Wochit analyzed more than 5,000 social videos that were created by more than 100 publishers between March and May 2017. It compared the results to the three-month period between December 2016 and February 2017.
Wochit uses artificial intelligence to create and help distribute short-form social videos around trending topics for various media companies including Time Inc., Gannett, and Der Spiegel. (Last year, The New York Times’ John Herrman took a look at Wochit and its rival video automation company, Wibbitz.) This study was based off of the video content it has developed and shared for its clients.
» More video, more money: Earlier this year, 75.95 percent of Wochit’s publishers said they planned to push video as a strategy for increased engagement and revenue. The analysis found a strong correlation between the number of videos posted on a Facebook page and the total number of views received.
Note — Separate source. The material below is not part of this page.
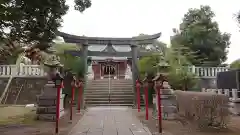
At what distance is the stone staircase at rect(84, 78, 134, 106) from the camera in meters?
15.0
» Strong videos evoke strong feelings: Views, comments, and shares are up 20 to 30 percent per video on average, but likes are actually dropping. People reacted – a.k.a. responded with love, sad, wow, haha, or angry – almost 40 percent more between March and May 2017 than they did between December 2016 and February 2017. Likes went down by nearly 17 percent, according to Wochit’s numbers.
» Being square is no longer a bad thing: Who needs vertical or horizontal framing when you can go for a square shot, which takes up 78 percent more “screen real estate in the [mobile] social feed”? Average views for square videos rose 136.6 percent over horizontal videos, with increases in the double digits for shares, likes, and comments. Most videos are still published as horizontal shots, though the number of square videos produced climbed about 10 percentage points, to 39.8 percent.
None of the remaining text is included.